Nach oben

L'Unione svizzera delle arti e mestieri (USAM) prende atto con soddisfazione che il Consiglio federale ha accettato la proposta di compromesso dell'usam nel settore del commercio al dettaglio. Per contro, il Consiglio federale continua a navigare alla cieca negli altri settori. Le cifre dello stesso UFSP contraddicono l'affermazione secondo cui i locali gastronomici sono tra i luoghi di contagio più frequenti. L'usam critica quindi vivamente la chiusura di questi esercizi, così come quella degli esercizi del settore del tempo libero. La soppressione della libertà economica comporta da sola una perdita di fatturato di 2,5 miliardi di franchi per gli esercizi gastronomici e di 800 milioni di franchi per il settore del tempo libero. L'usam chiede che la Confederazione indennizzi queste perdite di fatturato.

18.12.2020 16:00:00

L'USAM constata che negli ultimi giorni sono state esercitate forti pressioni sul Consiglio federale da più parti. Anche l'USAM, in qualità di principale associazione mantello dell'economia svizzera e rappresentante del commercio al dettaglio, ha fatto valere la propria influenza e ha ottenuto un compromesso. In questo anno di crisi, il commercio al dettaglio ha dimostrato di essere in grado di sviluppare e attuare concetti di protezione efficaci. Tali concetti consentono sia un allentamento che un inasprimento delle misure a seconda della situazione epidemiologica. Il compromesso salva per il commercio al dettaglio l'attività natalizia, di cui c'è urgente bisogno. I concetti di protezione, in combinazione con una maggiore prevenzione, sono misure sensate per contenere il rischio di infezione. L'USAM si aspetta quindi che in futuro il Consiglio federale concentri i propri sforzi sulla prevenzione, ovvero sul rispetto e sul controllo delle norme igieniche e di distanziamento.

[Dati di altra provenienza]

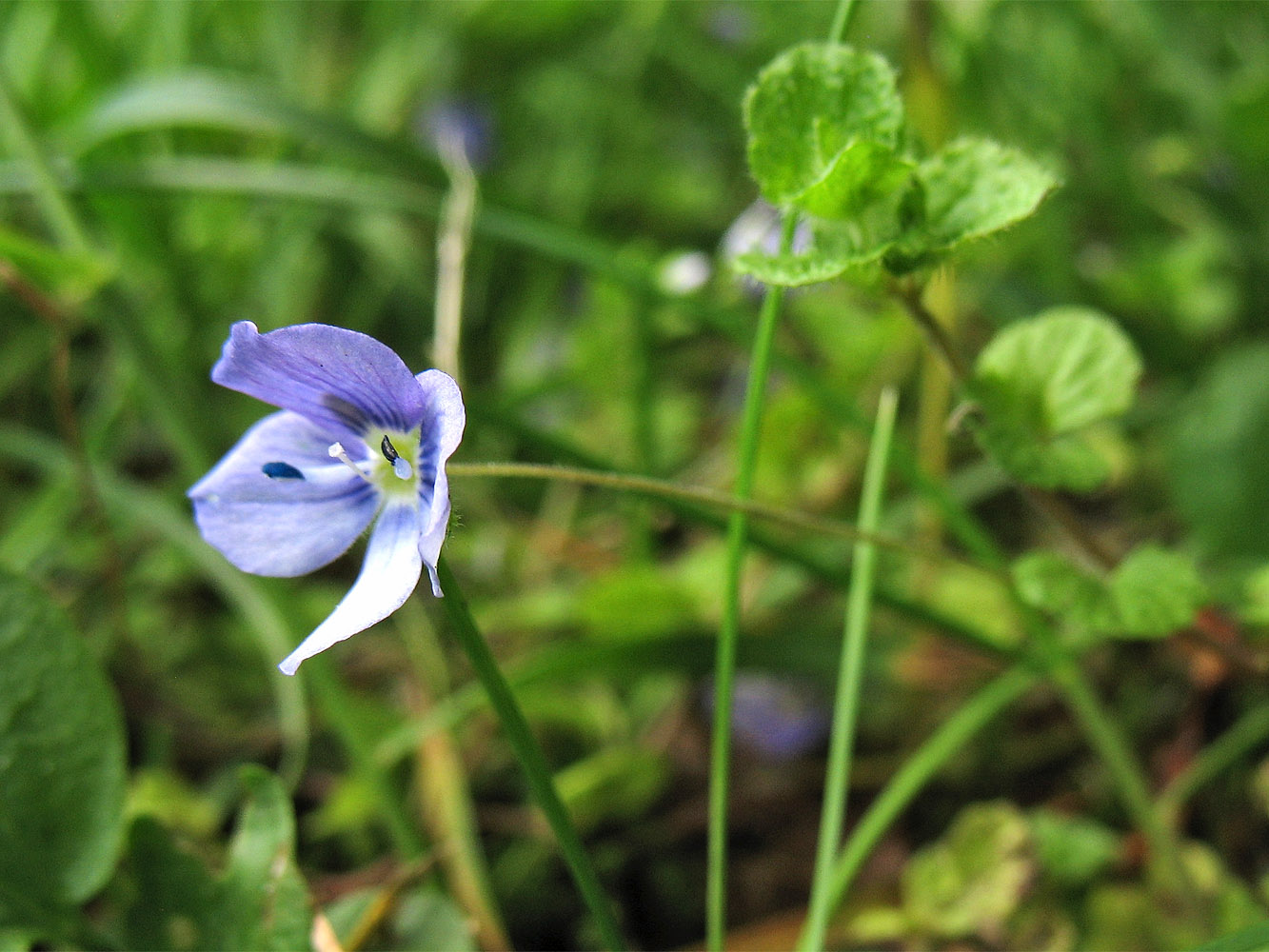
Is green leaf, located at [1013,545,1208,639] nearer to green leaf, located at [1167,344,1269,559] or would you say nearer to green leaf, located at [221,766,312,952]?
green leaf, located at [1167,344,1269,559]

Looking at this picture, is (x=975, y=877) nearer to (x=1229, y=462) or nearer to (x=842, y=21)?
(x=1229, y=462)

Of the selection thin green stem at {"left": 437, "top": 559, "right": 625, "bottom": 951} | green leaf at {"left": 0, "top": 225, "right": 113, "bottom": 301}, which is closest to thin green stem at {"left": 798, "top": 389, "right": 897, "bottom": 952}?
thin green stem at {"left": 437, "top": 559, "right": 625, "bottom": 951}

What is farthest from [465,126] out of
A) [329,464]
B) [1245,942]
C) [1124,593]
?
[1245,942]

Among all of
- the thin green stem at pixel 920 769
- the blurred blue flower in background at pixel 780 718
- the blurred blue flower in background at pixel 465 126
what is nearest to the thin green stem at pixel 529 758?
the thin green stem at pixel 920 769

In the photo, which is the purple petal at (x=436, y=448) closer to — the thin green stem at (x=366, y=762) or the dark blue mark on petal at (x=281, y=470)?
the dark blue mark on petal at (x=281, y=470)

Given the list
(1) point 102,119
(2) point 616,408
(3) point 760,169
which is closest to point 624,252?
(2) point 616,408

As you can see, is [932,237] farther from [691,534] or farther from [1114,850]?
[691,534]
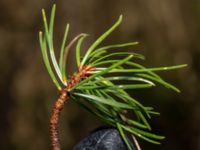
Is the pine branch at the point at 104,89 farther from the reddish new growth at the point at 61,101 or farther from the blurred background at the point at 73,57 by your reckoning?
the blurred background at the point at 73,57

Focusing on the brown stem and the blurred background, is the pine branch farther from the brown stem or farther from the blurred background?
the blurred background

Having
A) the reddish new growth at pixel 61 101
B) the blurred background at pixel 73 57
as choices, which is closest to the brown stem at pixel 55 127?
the reddish new growth at pixel 61 101

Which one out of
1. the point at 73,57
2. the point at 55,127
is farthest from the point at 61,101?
the point at 73,57

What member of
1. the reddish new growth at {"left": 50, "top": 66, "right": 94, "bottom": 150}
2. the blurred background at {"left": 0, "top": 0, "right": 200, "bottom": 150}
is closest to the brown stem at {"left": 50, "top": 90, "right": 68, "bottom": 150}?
the reddish new growth at {"left": 50, "top": 66, "right": 94, "bottom": 150}

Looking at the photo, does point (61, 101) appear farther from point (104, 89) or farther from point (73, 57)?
point (73, 57)

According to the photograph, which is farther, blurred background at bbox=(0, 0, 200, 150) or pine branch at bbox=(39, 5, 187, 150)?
blurred background at bbox=(0, 0, 200, 150)

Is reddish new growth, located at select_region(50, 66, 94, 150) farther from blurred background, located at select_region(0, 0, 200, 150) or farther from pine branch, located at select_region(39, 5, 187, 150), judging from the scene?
blurred background, located at select_region(0, 0, 200, 150)
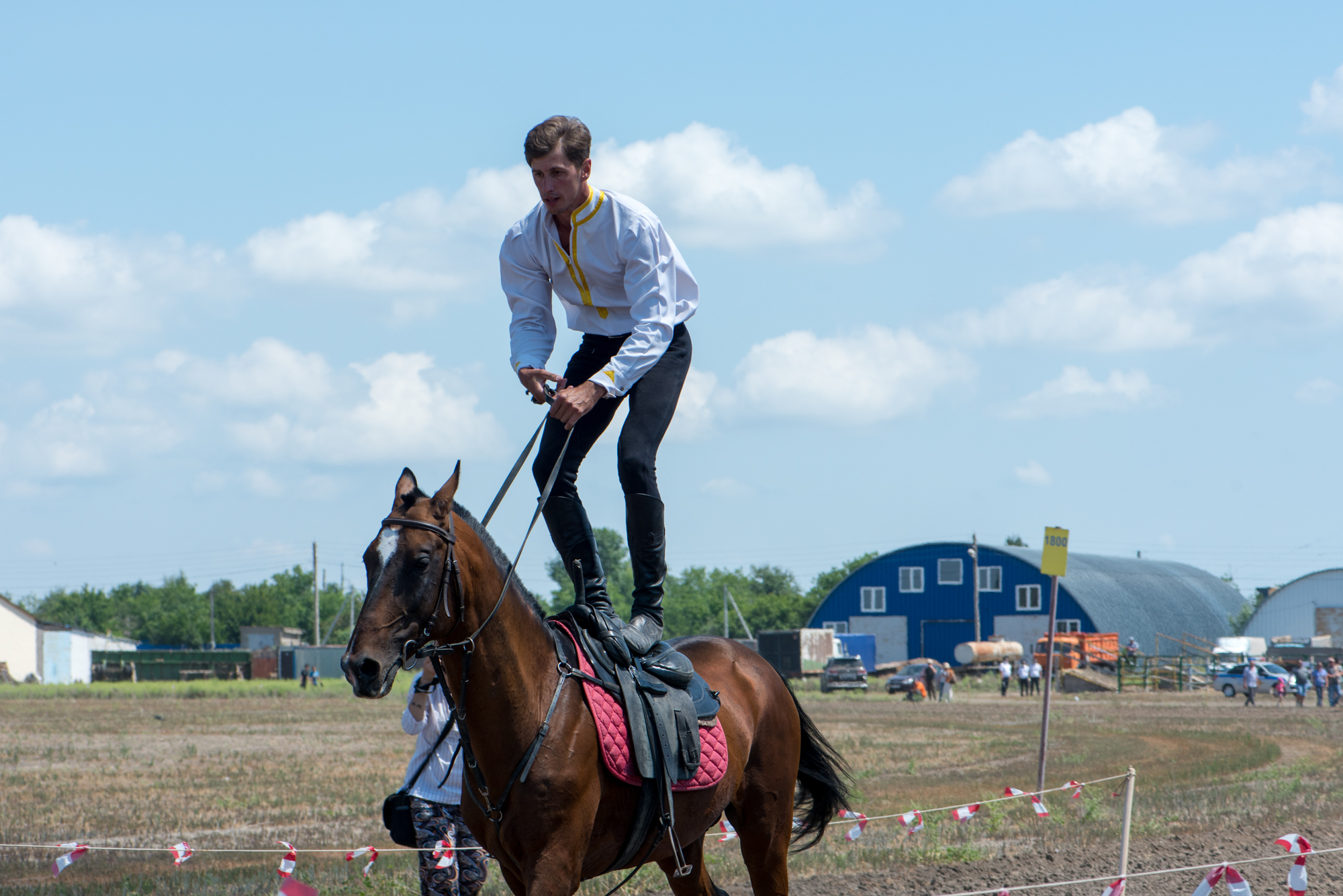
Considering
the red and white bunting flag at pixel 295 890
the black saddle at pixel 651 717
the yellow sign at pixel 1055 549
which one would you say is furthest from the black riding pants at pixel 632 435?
the yellow sign at pixel 1055 549

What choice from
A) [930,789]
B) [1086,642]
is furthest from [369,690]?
[1086,642]

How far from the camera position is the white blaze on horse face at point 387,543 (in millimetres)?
3830

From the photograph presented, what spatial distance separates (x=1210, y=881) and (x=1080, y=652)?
2147 inches

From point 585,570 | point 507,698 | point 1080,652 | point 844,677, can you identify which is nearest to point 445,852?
point 585,570

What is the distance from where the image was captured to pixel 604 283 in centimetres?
513

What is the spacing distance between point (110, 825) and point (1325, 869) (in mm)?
12598

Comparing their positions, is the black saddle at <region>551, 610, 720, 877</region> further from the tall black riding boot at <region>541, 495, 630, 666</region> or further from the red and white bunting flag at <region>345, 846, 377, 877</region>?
the red and white bunting flag at <region>345, 846, 377, 877</region>

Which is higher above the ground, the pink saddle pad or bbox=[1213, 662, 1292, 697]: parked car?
the pink saddle pad

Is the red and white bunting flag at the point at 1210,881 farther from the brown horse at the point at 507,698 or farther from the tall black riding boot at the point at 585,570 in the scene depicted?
the tall black riding boot at the point at 585,570

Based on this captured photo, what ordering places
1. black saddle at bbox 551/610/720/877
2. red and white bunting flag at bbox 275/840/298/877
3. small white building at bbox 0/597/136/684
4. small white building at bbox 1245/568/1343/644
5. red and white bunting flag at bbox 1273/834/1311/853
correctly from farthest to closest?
small white building at bbox 0/597/136/684 < small white building at bbox 1245/568/1343/644 < red and white bunting flag at bbox 275/840/298/877 < red and white bunting flag at bbox 1273/834/1311/853 < black saddle at bbox 551/610/720/877

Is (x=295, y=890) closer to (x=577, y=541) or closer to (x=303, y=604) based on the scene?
(x=577, y=541)

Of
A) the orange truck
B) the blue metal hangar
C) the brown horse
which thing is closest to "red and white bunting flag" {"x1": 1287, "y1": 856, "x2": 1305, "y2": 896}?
the brown horse

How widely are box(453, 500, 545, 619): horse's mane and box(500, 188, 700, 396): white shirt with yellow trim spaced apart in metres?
0.75

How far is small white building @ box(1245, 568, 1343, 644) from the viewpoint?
6806 cm
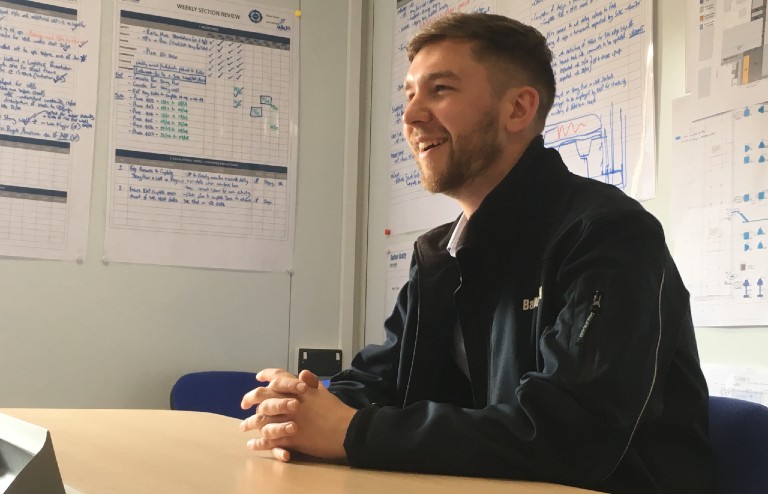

Anche i ristoranti e le attività ricreative hanno sviluppato concetti di protezione efficaci e adattabili. La chiusura di queste attività è quindi incomprensibile per l'USAM. Con il suo attivismo, il Consiglio federale continua a procedere alla cieca. Lo stesso UFSP dimostra con i suoi dati che i ristoranti, in particolare, non sono focolai di contagio.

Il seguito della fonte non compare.